Exercise instructions: Format the entries below as a two-column CSV with the header row "prompt" and "response". Give one row per entry, putting its text and its answer each in a single quoted field with line breaks replaced by spaces.

(Dataset excerpt)
+++

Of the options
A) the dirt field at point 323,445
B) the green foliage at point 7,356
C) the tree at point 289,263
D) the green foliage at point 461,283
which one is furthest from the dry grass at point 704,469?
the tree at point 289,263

+++

Correct response:
prompt,response
"Of the options A) the dirt field at point 323,445 B) the green foliage at point 7,356 C) the tree at point 289,263 D) the green foliage at point 461,283 which one is furthest from the dry grass at point 704,469?","the tree at point 289,263"